Description of the task:
Extract the lines beginning at the one that holds "Lucia Aguirre celebrates" and ending at the final line of the material below, keeping them exact and leaving out all pictures.

Data records:
= = = =

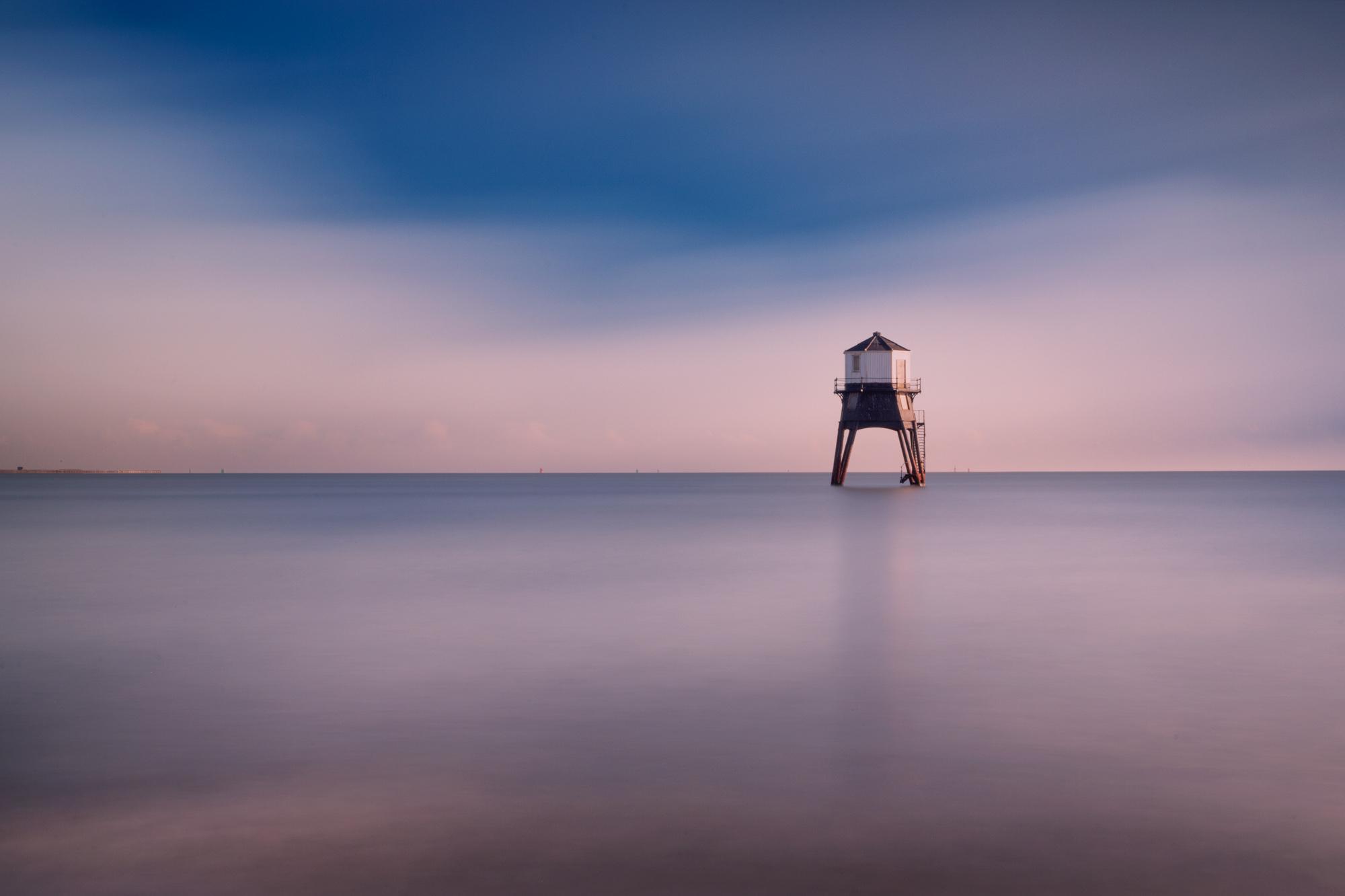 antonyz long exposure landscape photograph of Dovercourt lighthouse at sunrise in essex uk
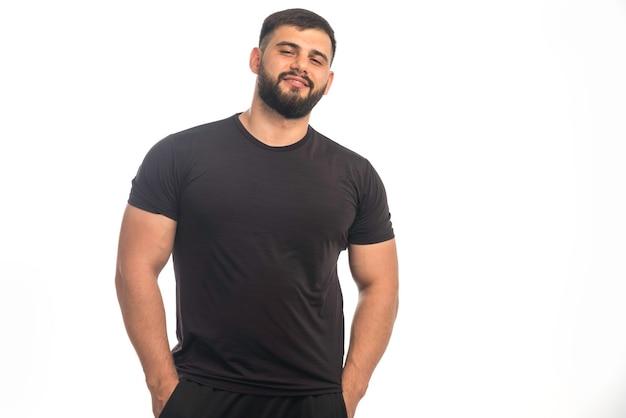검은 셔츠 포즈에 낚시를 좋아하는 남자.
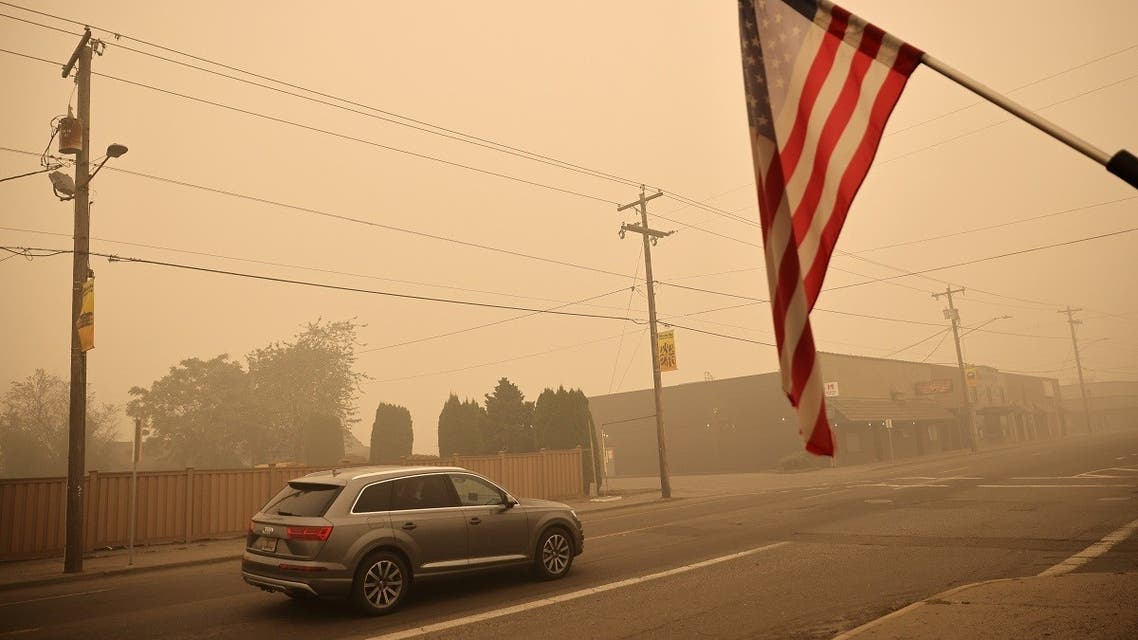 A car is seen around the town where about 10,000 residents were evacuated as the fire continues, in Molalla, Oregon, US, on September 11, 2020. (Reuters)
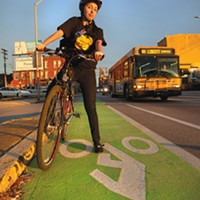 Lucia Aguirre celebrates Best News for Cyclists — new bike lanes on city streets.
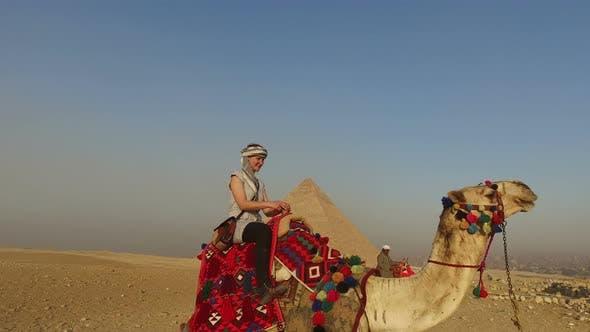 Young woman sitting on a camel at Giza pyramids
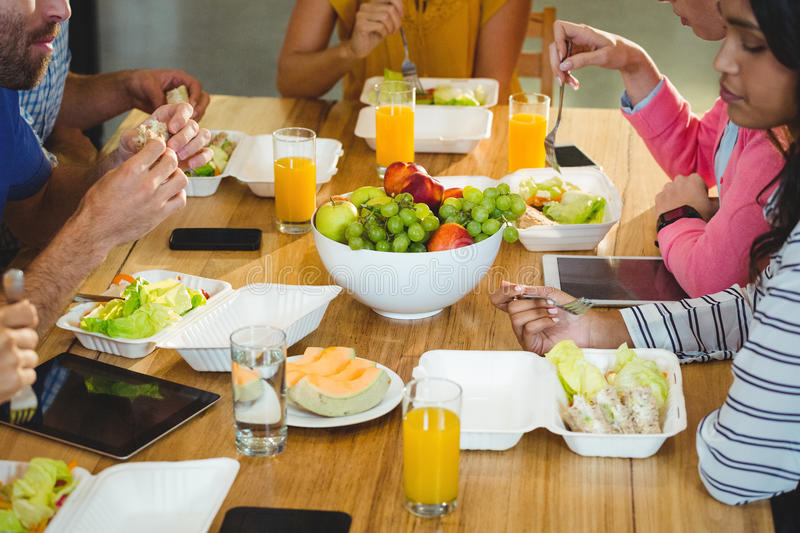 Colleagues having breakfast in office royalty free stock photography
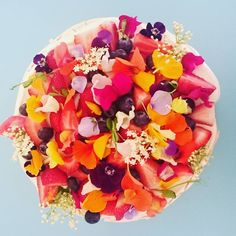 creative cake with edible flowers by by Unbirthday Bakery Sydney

= = = =

Solution to this problem:
 Lucia Aguirre celebrates Best News for Cyclists — new bike lanes on city streets.
 Young woman sitting on a camel at Giza pyramids
 Colleagues having breakfast in office royalty free stock photography
 creative cake with edible flowers by by Unbirthday Bakery Sydney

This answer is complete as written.